DIE ZEIT: Herr Lévy, Frankreich befindet sich in einer anhaltenden Wirtschaftskrise, aber Ihnen geht es prima: hier, vor dem Triumphbogen in der vielleicht schönsten Stadt der Welt. Liegt darin nicht eine der Ursachen der Krise: dass es den Pariser Wirtschaftsführern, den Pariser Eliten einfach zu gut geht, um sich der Not im Land gewahr zu werden?

Maurice Lévy: Sie haben vergessen, dass wir uns hier auch an der schönsten Straße der Welt befinden: den Champs-Elysées. Aber man kann auch an einem wunderschönen Ort voller Lebensfreude Leistungen erbringen und sich der Wirklichkeit bewusst sein. Tatsächlich sind sich die Führer der französischen Unternehmen der Krise vollkommen bewusst, empfinden den großen Ernst der Lage und ebenso sehr die Notwendigkeit, Reformen einzuleiten. Und das nicht nur im eigenen Unternehmen. Wir bei Publicis verdoppeln unsere internationalen Anstrengungen, um die Schwierigkeiten auf dem Heimatmarkt aufzufangen.

ZEIT: Damit sind Sie so erfolgreich, dass Sie bald das größte Werbeunternehmen der Welt führen werden. Macht Sie der Erfolg nicht blind für die Probleme in der französischen Provinz, im normalen Frankreich?

Lévy: Wir stehen mit unserem Erfolg ja nicht allein da. Insgesamt sind die französischen Großunternehmen heute international sehr gut aufgestellt. Das führt dann in Frankreich zu dem Problem, dass die Leute nicht verstehen, wie wir international so erfolgreich sein können, wenn die Lage im Land schwierig bleibt.

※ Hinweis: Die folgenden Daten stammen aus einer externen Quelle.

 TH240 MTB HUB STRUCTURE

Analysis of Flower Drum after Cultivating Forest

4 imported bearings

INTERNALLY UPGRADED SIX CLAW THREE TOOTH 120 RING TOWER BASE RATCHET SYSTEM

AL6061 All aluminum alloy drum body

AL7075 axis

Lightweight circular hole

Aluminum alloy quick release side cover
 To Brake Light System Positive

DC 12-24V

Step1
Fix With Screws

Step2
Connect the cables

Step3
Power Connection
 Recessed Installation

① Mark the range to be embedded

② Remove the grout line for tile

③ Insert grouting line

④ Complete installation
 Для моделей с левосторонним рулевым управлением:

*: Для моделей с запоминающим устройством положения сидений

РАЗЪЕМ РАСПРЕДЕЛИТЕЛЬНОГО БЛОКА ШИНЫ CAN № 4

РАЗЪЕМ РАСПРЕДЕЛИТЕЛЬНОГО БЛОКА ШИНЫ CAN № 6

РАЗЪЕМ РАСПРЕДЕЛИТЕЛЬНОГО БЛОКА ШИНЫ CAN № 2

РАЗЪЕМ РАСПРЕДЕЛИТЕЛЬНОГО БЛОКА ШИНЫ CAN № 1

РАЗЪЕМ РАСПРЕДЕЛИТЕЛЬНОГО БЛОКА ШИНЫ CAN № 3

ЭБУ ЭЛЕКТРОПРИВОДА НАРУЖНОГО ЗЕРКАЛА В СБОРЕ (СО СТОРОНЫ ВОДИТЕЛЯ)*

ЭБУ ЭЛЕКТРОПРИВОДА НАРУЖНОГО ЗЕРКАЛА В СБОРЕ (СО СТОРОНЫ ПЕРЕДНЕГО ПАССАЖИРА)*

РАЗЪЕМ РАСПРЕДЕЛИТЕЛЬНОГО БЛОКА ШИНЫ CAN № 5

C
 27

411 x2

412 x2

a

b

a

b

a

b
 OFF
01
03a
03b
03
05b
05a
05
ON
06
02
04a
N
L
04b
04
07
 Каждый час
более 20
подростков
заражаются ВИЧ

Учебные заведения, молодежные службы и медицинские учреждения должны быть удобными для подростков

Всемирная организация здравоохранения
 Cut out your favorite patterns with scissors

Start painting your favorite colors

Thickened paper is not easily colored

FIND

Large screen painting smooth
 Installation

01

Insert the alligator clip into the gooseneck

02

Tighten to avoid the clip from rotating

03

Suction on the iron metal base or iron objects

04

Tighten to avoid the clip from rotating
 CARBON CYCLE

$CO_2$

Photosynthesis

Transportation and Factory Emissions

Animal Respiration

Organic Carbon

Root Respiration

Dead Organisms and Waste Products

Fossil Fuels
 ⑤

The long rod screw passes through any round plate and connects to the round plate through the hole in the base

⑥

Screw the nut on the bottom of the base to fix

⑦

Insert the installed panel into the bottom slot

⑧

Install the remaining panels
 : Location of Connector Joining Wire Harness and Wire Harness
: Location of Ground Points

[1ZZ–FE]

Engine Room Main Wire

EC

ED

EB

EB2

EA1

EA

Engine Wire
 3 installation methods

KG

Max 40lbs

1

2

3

ZEIT: Ganz einfach: Weil auch Sie in Frankreich nicht mehr investieren.

Lévy: In Frankreich zu investieren und Arbeitsplätze zu schaffen steht bei uns nicht zur Debatte. Das ist unsere Pflicht.

ZEIT: Aber die fällt Ihnen schwer?

Lévy: Es ist alles andere als leicht. Frankreich hat in der Vergangenheit eine Reihe von Maßnahmen ergriffen, die zum Verlust an Wettbewerbsfähigkeit geführt hat: die 35-Stunden-Woche, die Verteuerung des Arbeitslosengeldes, die Erhöhung der Sozialabgaben. In der Folge haben wir immer weniger neue Arbeitsplätze geschaffen und immer mehr alte Arbeitsplätze verloren. Das geht nun schon seit mehr als zehn Jahren so.

ZEIT: Sie kritisieren indirekt den Einfluss der französischen Gewerkschaften. Ist das nicht zu einfach? Haben nicht viele französische Unternehmen aus Engstirnigkeit und Bequemlichkeit den Anschluss an die Globalisierung verpasst?

Lévy: Sie urteilen vorschnell mit ausländischem Blick! Es gibt viele junge, erfolgreiche Unternehmen in Frankreich. Auch Publicis war vor 15 Jahren noch ein mittelständisches Unternehmen. 1996 hatten wir nur 6.000 Angestellte.

ZEIT: Warum schaffen nicht mehr Firmen den Sprung zum Großunternehmen und auf den Weltmarkt? Liegt es daran, dass viele französische Unternehmer aus ihren schönen Provinzstädten wie Orléans oder Tours nicht in die Welt ziehen, sondern lieber zu Hause große Menüs speisen?

Lévy: Nur weil sich die Deutschen – zu Unrecht – einer schlechten Küche bezichtigen, muss man nicht denken, dass schlechtes Essen zum Erfolg gehört. Die französische Esskultur ist außergewöhnlich. Aber das ist nicht der Grund, weshalb die Franzosen so verschlossen geblieben sind.

ZEIT: Warum dann?

Lévy: Weil es unseren Unternehmen, ob nun die in Familienhand oder jene an der Börse, insgesamt an Kapital gefehlt hat. In Deutschland gab es einmal den rheinischen Kapitalismus. Der zeichnete sich dadurch aus, dass die großen Banken über viele Jahre in Industrieunternehmen investierten und dort Reformen anregten.